§ **GOAL**:
Copy out, word for word, everything in the records below from the line containing "How far is it" down to the end of the records, including both of those ends.

Part of a data file
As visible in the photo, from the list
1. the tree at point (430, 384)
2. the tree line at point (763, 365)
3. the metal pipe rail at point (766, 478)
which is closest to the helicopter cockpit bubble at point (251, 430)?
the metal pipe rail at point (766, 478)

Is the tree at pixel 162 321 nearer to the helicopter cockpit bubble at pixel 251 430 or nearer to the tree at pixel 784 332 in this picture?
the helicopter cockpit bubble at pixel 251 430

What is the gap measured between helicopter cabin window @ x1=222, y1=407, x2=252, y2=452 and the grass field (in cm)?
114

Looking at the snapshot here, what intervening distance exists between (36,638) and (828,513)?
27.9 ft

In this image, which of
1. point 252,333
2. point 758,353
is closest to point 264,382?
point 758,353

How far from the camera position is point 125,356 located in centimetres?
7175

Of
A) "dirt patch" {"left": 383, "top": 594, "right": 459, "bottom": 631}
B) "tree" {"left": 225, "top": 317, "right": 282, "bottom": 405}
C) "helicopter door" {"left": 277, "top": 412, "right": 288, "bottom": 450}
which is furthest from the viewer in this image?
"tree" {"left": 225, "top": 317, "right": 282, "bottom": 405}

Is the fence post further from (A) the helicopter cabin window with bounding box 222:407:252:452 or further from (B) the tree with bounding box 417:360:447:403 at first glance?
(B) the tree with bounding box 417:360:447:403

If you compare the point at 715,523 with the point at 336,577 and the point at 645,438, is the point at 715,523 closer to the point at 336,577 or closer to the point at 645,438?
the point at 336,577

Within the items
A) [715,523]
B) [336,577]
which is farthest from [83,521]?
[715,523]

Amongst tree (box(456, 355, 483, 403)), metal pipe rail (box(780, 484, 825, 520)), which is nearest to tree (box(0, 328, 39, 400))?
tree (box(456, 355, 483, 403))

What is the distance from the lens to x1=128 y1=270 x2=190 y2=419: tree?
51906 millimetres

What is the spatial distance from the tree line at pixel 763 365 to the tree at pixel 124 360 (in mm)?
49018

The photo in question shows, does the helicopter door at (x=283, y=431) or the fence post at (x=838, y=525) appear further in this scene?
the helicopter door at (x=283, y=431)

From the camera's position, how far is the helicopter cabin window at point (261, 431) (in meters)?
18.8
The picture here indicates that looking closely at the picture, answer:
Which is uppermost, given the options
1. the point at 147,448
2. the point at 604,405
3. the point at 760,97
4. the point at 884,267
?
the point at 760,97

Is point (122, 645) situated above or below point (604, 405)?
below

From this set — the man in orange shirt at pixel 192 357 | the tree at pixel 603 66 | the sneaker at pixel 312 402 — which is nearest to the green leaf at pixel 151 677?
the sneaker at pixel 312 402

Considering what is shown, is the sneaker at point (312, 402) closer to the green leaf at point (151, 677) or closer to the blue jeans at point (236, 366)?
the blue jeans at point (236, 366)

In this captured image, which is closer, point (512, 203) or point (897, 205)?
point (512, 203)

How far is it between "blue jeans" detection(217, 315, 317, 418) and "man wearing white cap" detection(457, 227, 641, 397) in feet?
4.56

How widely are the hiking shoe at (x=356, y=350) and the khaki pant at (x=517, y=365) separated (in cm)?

§ **REPLY TO THE TASK**:
How far is it between "blue jeans" detection(217, 315, 317, 418) and "man wearing white cap" detection(457, 227, 641, 397) in feet?
4.56

How widely are the hiking shoe at (x=356, y=350) and the khaki pant at (x=517, y=365) separated (in cm)?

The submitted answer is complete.